De acordo com Pitta, o país tem um potencial de crescimento muito alto e vários empresários acreditam que os recursos estão represados aguardando que as devidas reformas sejam aprovadas. Com elas, ele espera "uma diminuição do custo do Estado" e "uma simplificação do nosso complexo sistema tributário, trazendo benefícios coletivos para o empresário e para a população". Para o coordenador da CDL Jovem, a realidade observada em outros países de carga tributária elevada não se aplica ao Brasil:
"Ao simplificarmos e reduzirmos a carga tributária, iremos atrair mais investimentos para o Brasil, aumentando assim a arrecadação no médio e longo prazos. Aliada à redução do custo da máquina pública, mais recursos irão sobrar para que sejam investidos na sociedade com serviços essenciais. Existem países onde a carga tributária é elevada e os serviços básicos à sociedade funcionam com eficiência.

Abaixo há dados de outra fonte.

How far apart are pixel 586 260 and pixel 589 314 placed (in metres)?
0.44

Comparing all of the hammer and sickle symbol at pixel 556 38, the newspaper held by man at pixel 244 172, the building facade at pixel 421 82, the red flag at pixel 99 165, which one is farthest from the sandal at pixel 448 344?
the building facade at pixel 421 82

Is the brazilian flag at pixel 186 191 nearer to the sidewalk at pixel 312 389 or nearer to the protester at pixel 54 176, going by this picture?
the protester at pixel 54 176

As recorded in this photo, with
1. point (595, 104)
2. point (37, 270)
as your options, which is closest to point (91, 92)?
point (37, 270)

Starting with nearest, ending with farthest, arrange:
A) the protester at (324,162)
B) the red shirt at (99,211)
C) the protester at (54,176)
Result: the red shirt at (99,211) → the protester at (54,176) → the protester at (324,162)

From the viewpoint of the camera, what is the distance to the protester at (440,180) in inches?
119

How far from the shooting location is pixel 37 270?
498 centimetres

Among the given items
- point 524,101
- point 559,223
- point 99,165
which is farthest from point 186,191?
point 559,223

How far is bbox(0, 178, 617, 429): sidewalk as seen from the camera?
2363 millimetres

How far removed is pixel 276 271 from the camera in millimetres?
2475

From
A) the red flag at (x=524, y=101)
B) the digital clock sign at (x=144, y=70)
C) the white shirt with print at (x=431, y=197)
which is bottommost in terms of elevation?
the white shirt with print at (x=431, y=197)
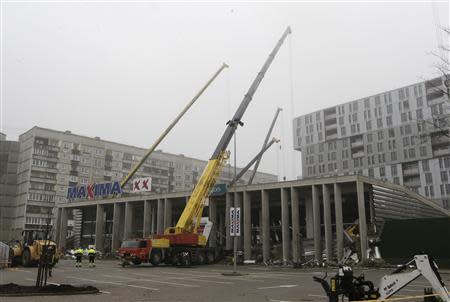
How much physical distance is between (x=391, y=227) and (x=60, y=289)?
24.6 meters

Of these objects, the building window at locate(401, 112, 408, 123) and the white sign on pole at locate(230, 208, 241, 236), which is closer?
the white sign on pole at locate(230, 208, 241, 236)

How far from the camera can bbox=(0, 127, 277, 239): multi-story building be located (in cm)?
8912

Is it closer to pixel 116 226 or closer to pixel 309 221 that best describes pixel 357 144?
pixel 309 221

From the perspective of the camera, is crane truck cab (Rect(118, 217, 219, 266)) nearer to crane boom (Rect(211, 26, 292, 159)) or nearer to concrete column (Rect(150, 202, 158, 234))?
crane boom (Rect(211, 26, 292, 159))

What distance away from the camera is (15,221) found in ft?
298

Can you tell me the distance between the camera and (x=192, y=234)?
31.2 meters

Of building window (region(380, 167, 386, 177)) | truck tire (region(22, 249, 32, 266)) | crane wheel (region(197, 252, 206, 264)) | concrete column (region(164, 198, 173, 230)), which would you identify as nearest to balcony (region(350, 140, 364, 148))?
building window (region(380, 167, 386, 177))

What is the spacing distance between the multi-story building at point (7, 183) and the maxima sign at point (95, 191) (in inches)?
1662

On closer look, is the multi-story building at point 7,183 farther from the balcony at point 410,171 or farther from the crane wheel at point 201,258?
the balcony at point 410,171

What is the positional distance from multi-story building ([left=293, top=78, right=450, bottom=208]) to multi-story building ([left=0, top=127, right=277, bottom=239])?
22912mm

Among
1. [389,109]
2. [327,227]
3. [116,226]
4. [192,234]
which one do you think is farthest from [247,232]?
[389,109]

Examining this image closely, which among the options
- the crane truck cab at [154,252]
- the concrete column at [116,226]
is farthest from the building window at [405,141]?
the crane truck cab at [154,252]

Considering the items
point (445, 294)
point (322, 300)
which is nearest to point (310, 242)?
point (322, 300)

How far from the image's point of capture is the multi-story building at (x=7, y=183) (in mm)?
91625
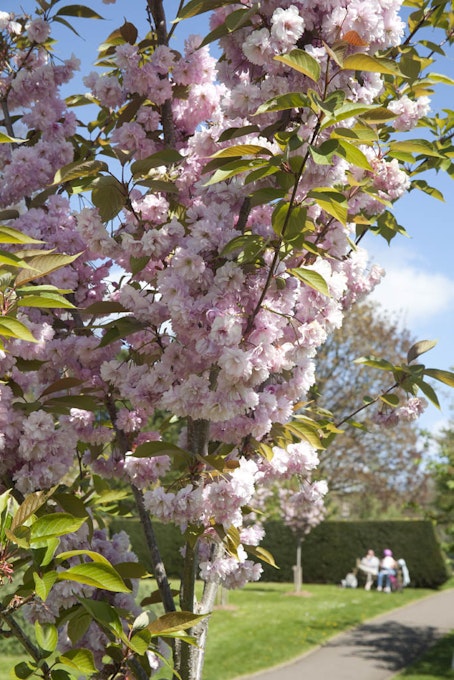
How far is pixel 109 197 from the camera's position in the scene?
197 centimetres

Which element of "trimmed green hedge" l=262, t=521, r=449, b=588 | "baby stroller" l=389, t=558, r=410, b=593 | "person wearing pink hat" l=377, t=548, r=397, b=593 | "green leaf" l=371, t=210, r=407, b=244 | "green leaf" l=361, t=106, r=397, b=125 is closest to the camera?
"green leaf" l=361, t=106, r=397, b=125

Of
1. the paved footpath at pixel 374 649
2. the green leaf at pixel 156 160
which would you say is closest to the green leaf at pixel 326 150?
the green leaf at pixel 156 160

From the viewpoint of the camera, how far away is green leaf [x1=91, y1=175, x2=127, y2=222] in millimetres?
1950

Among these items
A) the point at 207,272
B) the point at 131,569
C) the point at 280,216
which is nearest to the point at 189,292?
the point at 207,272

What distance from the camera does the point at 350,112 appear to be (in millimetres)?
1451

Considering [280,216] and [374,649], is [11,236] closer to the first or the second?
[280,216]

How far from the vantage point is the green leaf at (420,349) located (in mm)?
2539

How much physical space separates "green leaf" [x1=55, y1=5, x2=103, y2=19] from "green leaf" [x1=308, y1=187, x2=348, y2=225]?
151 cm

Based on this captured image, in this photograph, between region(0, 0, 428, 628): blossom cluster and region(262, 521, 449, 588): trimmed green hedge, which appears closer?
region(0, 0, 428, 628): blossom cluster

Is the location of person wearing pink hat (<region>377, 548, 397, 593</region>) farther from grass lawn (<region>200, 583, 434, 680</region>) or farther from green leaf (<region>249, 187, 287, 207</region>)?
green leaf (<region>249, 187, 287, 207</region>)

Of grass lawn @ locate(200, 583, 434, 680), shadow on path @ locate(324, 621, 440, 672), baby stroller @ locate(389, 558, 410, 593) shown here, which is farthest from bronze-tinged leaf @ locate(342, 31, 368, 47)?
baby stroller @ locate(389, 558, 410, 593)

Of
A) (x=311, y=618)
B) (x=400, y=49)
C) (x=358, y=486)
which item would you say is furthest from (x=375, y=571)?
(x=400, y=49)

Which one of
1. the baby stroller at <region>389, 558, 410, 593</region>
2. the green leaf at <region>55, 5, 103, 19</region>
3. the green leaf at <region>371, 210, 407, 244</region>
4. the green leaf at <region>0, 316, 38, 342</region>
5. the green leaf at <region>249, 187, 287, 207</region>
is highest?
the green leaf at <region>55, 5, 103, 19</region>

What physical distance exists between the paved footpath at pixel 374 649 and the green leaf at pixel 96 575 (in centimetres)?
902
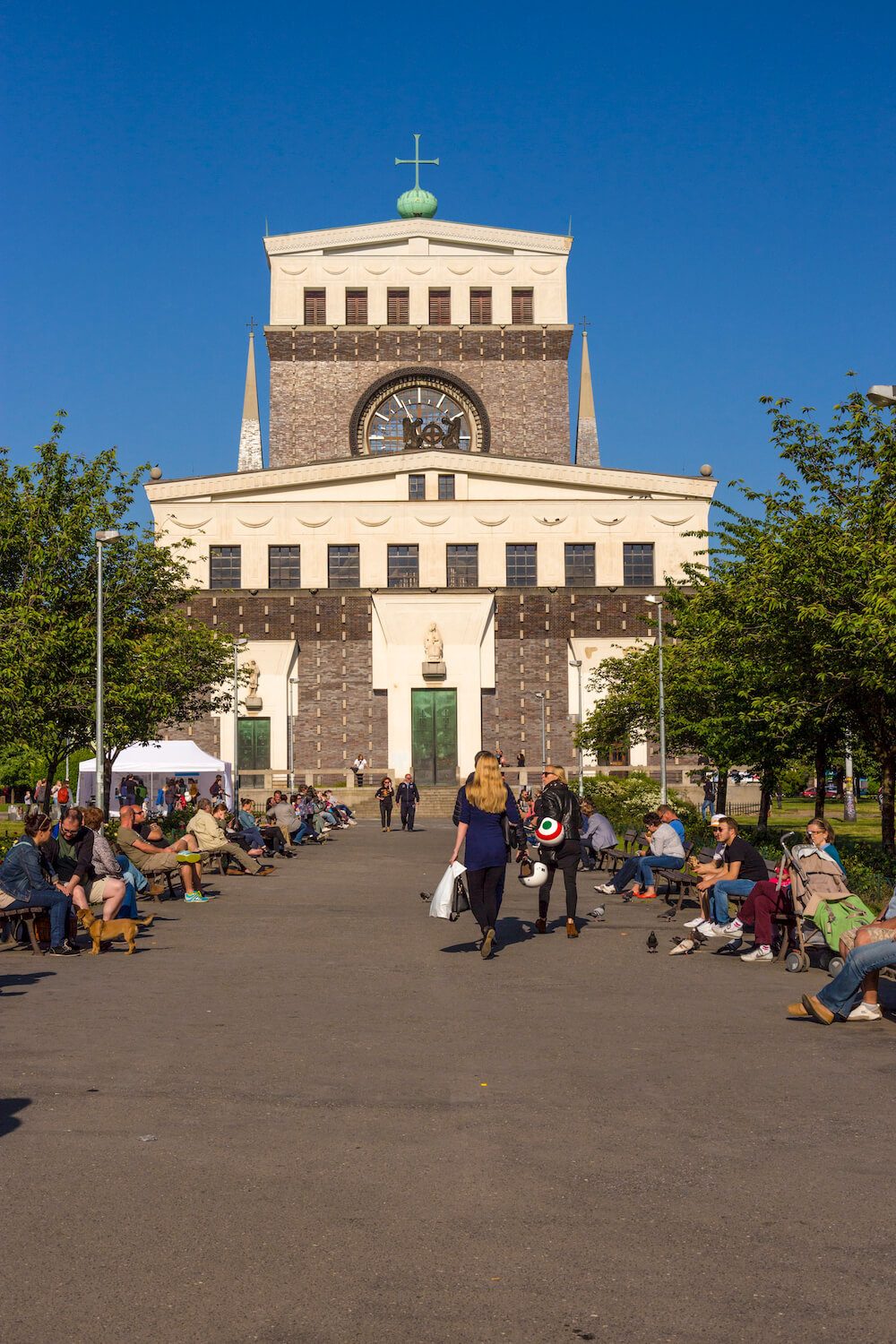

Mas, no Brasil, acreditamos que essa lógica não funciona. Portanto, somos a favor da redução da carga tributária para que o dinheiro fique nas mãos da população e assim eles possam fazer suas próprias escolhas."
A PEC 45/2019, aprovada no último dia 22 em sessão que julgou a admissibilidade constitucional da proposta, na CCJ, foi alvo de resistência apenas do PSOL, que decidiu obstruir a votação e se posicionar contrariamente ao texto. Embora partidos como PT, PDT e PSB tenham orientado votos a favor, alguns deputados da oposição fizeram ressalvas quanto ao mérito da proposta, dando sinais de que a mesma pode ter um caminho mais complicado na comissão especial. As principais críticas vão no sentido de entender que a PEC, no seu formato atual, não ataca a questão da desigualdade e da concentração de riquezas, focando apenas na taxação do consumo e não dos lucros e dividendos.
"Embora seja fundamental e prioritária uma reestruturação do modelo fiscal, a proposta em tramitação não ataca as distorções do nosso atual sistema e cria novas desigualdades. Lucros e dividendos, e grandes fortunas continuam isentos de tributação, por exemplo", afirmou a deputada federal Talíria Petrone (PSOL).